* Data rows:

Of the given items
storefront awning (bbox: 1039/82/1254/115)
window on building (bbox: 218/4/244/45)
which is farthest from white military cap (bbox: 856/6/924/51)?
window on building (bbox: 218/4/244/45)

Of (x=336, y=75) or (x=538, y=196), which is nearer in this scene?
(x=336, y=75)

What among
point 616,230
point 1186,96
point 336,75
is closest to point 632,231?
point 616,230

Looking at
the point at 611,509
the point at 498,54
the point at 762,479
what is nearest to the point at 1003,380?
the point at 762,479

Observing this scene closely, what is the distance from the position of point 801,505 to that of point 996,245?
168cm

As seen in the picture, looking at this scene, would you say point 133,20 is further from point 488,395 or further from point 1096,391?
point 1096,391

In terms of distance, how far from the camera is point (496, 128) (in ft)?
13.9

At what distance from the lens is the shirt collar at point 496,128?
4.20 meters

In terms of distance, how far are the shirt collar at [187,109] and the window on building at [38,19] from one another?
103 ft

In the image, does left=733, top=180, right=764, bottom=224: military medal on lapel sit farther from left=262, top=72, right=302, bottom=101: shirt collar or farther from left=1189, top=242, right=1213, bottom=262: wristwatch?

* Task goal: Reproduce all of the records above word for word, keeping every line unchanged.

* Result:
Of the given items
storefront awning (bbox: 1039/82/1254/115)
window on building (bbox: 218/4/244/45)
which is farthest from white military cap (bbox: 856/6/924/51)?
window on building (bbox: 218/4/244/45)

Of (x=336, y=75) or (x=538, y=196), which is nearer in this scene?
(x=336, y=75)

What among
point 616,230
point 1186,96
point 336,75
is closest to point 632,231?
point 616,230

Looking at
the point at 611,509
the point at 498,54
the point at 762,479
what is nearest to the point at 1003,380?
the point at 762,479

Observing this scene closely, what is the distance from the position of point 801,505 to that of point 996,245?
168cm

As seen in the picture, looking at this scene, would you say point 133,20 is further from point 488,395 or further from point 1096,391?
point 1096,391

In terms of distance, how far from the camera is point (496, 128) (in ft)?
13.9

At what distance from the lens is the shirt collar at point 496,128?
4.20 meters

In terms of distance, how far are the shirt collar at [187,109] and the window on building at [38,19] from one another?
103 ft

In the image, does left=733, top=180, right=764, bottom=224: military medal on lapel sit farther from left=262, top=72, right=302, bottom=101: shirt collar or farther from left=1189, top=242, right=1213, bottom=262: wristwatch?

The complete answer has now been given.